Passage to read:
--------------------------------------------------

The Lightning could choose to ride Bishop through this season and allow Vasilevskiy one more season at backup in order to gain more NHL experience. This would give the team a proven elite goaltender to ride into what hopefully would be another run to the Cup. But at the end of the season, Bishop would be gone, and the return would need to be etched on the Stanley Cup for it to have been worthwhile.
If the Lightning trade Bishop, they clear cap space to help with the current cap crunch and get some kind of a return for him, be it players, draft picks, or both. Unless the Lightning make other moves this season, whatever that return is can’t be another elite player with a hefty contract. Draft picks, prospects, and young players on Entry Level Contracts seem much more likely, particularly players that won’t be eligible for the expansion draft next summer.
So why all the rumors about Dallas?
Dallas needs an elite goaltender to go with their high end offensive talent and Bish is the best goaltender likely to be available. That’s the biggest single factor in the rumors.

--------------------------------------------------

Reproduce the part of the Lightning goaltending passage that starts at the words "The Lightning could" and stops after "draft next summer.", with no changes.

--------------------------------------------------

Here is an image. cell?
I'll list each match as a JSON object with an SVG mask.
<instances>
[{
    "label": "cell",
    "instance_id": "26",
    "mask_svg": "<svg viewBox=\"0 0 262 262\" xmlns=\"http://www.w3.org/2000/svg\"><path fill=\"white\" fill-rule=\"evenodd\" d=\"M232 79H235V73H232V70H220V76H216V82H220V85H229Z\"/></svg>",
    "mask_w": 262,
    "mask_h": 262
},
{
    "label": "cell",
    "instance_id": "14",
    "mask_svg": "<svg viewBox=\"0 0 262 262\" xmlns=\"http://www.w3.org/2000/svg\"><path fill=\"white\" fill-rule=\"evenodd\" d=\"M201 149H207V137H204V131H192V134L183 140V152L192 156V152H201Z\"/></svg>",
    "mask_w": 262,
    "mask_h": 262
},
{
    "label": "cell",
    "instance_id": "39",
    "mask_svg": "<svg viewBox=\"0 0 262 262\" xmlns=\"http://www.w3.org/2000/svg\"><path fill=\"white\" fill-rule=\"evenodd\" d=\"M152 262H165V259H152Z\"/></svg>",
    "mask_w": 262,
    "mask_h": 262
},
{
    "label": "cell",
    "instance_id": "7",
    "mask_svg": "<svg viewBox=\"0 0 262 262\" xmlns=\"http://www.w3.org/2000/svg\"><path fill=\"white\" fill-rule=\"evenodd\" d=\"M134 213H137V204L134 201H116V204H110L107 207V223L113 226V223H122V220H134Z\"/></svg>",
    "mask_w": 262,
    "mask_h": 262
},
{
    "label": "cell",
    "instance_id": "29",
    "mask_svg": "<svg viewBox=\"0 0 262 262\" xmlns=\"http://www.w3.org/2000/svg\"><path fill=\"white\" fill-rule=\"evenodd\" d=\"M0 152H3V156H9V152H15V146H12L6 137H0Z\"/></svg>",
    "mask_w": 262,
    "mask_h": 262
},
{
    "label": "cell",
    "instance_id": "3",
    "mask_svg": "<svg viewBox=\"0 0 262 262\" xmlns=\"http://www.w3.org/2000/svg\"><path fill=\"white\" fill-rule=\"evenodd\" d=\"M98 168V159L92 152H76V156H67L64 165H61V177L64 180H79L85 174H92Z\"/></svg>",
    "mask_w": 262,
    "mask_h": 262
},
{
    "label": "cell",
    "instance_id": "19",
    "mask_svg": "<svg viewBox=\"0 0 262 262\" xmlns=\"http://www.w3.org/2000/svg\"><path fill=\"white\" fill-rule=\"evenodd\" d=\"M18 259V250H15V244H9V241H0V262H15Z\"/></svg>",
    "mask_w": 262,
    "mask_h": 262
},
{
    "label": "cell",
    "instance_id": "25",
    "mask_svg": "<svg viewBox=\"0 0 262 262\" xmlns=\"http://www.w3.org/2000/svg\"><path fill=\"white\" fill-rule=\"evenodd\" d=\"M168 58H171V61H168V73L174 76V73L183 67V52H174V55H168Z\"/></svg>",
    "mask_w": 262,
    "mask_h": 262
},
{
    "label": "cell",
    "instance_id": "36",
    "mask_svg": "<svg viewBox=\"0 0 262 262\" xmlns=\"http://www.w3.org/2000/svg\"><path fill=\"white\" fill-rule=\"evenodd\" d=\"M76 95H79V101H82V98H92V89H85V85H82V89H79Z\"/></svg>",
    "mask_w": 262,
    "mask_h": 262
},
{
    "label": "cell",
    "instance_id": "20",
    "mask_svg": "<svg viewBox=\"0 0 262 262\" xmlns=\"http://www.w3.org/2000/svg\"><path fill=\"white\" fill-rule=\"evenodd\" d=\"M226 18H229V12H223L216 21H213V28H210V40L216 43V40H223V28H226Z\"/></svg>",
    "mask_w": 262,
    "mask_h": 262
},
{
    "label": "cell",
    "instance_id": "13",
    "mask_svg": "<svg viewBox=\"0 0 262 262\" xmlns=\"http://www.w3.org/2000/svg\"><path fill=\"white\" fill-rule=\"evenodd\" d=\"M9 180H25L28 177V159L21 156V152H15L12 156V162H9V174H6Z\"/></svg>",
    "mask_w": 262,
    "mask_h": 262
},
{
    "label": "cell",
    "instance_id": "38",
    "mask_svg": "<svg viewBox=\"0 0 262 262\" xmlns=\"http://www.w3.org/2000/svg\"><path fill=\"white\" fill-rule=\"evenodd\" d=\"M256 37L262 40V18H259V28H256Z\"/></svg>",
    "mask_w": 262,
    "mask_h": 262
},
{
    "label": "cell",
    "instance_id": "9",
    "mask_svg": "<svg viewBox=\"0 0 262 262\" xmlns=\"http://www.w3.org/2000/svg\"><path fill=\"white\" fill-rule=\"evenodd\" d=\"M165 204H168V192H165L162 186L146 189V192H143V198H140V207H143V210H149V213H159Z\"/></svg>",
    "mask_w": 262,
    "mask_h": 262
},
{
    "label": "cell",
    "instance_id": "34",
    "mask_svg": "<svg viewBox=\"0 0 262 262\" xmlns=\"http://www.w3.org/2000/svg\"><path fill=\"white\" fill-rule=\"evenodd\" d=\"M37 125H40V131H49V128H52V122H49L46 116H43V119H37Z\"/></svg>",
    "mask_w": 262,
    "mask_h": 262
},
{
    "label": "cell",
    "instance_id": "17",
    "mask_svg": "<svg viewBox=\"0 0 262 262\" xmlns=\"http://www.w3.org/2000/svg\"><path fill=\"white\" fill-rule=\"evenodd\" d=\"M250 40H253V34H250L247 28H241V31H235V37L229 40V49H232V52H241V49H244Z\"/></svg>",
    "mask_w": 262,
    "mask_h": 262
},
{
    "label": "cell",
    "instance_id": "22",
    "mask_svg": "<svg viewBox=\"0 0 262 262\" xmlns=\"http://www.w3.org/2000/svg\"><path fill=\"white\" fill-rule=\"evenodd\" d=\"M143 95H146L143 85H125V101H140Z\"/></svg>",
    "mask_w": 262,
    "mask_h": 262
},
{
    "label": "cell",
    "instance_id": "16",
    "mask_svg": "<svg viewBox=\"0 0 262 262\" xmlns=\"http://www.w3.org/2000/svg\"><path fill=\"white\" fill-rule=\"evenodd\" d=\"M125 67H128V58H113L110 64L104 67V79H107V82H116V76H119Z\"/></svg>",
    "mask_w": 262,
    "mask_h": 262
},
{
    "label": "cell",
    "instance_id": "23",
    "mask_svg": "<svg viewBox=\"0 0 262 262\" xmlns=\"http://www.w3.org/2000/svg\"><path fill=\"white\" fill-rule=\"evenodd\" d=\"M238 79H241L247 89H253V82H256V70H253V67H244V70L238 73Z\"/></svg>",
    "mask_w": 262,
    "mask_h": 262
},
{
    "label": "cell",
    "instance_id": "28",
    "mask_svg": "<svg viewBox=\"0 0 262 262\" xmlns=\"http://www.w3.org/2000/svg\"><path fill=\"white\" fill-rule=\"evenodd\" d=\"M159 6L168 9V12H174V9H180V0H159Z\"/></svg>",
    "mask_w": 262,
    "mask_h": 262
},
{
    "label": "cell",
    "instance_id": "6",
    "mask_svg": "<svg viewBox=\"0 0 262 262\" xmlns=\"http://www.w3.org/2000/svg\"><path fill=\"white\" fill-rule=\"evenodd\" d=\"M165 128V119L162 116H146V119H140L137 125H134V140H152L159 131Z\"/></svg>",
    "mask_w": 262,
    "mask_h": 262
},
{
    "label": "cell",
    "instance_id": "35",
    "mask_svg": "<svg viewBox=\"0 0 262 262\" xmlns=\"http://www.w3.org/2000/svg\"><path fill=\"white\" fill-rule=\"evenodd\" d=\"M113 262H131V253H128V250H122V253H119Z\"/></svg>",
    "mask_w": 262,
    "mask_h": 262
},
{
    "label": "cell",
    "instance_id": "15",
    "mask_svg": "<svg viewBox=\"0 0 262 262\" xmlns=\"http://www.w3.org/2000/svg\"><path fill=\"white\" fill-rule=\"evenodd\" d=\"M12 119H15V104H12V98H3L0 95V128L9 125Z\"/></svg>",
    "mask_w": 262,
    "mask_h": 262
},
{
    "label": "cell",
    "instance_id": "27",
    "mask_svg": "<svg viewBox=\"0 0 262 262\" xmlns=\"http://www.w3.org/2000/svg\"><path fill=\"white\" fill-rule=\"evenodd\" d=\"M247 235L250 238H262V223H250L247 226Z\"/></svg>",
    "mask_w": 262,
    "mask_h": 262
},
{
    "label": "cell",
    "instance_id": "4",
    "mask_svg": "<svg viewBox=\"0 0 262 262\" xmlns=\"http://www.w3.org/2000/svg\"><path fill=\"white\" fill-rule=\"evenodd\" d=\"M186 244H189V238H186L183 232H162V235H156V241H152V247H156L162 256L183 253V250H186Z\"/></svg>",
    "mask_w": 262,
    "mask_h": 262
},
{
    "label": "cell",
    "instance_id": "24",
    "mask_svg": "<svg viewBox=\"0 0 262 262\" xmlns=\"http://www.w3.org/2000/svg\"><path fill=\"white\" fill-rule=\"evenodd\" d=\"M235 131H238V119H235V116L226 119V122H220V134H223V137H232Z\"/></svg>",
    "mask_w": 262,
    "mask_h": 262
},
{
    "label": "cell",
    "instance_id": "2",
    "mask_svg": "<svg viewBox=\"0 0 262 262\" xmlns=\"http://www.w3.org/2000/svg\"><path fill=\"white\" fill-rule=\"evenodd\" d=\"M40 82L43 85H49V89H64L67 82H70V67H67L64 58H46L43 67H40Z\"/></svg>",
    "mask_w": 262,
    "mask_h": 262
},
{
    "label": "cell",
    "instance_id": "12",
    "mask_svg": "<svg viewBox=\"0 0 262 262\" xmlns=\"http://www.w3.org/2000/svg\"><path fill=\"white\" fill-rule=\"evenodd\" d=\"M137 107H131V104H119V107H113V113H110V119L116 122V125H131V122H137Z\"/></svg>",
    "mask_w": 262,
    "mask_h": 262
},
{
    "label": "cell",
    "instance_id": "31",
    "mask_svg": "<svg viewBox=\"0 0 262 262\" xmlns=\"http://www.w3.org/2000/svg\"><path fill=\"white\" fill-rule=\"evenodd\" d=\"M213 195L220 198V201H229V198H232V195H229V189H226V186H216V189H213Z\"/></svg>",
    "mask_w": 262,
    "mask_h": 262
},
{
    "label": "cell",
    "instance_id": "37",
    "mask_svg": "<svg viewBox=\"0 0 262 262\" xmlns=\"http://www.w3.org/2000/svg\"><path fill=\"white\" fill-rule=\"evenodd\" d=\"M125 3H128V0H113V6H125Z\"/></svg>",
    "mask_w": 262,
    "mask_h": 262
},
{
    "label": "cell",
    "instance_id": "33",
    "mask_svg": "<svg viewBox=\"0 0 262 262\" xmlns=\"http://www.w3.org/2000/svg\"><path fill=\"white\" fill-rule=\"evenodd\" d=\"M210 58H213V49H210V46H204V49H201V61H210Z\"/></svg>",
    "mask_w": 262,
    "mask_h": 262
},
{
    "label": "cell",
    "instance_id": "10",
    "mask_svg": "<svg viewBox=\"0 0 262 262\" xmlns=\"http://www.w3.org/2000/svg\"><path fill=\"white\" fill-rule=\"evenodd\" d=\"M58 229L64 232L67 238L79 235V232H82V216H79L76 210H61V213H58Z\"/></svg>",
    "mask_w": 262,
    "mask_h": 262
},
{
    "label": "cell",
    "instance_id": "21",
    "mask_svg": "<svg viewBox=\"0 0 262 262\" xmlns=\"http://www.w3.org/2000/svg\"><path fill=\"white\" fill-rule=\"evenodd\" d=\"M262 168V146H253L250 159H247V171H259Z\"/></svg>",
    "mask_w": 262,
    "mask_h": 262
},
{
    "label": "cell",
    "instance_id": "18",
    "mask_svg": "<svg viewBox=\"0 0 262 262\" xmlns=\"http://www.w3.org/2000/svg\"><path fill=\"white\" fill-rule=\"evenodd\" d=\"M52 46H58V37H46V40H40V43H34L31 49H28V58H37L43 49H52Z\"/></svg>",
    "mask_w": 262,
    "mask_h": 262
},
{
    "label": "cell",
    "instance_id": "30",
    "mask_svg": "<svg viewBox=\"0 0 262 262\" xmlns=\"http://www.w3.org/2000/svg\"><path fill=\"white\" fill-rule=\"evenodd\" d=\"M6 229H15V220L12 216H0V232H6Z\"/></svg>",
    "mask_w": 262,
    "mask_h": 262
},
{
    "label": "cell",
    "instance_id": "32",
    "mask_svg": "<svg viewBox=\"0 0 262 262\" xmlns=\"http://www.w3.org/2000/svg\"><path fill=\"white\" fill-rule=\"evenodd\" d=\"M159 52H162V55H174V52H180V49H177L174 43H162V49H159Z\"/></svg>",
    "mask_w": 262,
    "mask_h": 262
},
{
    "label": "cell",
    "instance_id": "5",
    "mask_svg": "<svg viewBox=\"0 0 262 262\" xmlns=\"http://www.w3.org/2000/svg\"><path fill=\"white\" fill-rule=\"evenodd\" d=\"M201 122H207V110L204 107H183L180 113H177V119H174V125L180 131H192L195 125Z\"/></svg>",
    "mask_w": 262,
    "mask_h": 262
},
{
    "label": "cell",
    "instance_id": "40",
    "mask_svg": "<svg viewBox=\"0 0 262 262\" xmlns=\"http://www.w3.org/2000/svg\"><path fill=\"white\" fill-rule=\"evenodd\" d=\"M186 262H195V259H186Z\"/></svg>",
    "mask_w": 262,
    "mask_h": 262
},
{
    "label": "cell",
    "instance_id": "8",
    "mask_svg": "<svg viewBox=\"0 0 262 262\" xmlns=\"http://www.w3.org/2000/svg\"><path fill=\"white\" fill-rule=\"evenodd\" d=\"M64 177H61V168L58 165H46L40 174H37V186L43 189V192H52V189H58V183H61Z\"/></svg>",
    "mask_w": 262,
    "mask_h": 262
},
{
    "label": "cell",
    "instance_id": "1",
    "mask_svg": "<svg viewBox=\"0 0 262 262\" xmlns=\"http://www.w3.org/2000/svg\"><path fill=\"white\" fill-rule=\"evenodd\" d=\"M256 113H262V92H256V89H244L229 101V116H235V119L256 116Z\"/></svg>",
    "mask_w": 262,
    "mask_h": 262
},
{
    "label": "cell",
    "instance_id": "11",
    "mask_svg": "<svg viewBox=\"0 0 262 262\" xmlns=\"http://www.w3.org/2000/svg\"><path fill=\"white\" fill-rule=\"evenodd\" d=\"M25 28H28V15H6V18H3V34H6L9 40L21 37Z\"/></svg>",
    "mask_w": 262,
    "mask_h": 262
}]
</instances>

--------------------------------------------------

Final result:
The Lightning could choose to ride Bishop through this season and allow Vasilevskiy one more season at backup in order to gain more NHL experience. This would give the team a proven elite goaltender to ride into what hopefully would be another run to the Cup. But at the end of the season, Bishop would be gone, and the return would need to be etched on the Stanley Cup for it to have been worthwhile.
If the Lightning trade Bishop, they clear cap space to help with the current cap crunch and get some kind of a return for him, be it players, draft picks, or both. Unless the Lightning make other moves this season, whatever that return is can’t be another elite player with a hefty contract. Draft picks, prospects, and young players on Entry Level Contracts seem much more likely, particularly players that won’t be eligible for the expansion draft next summer.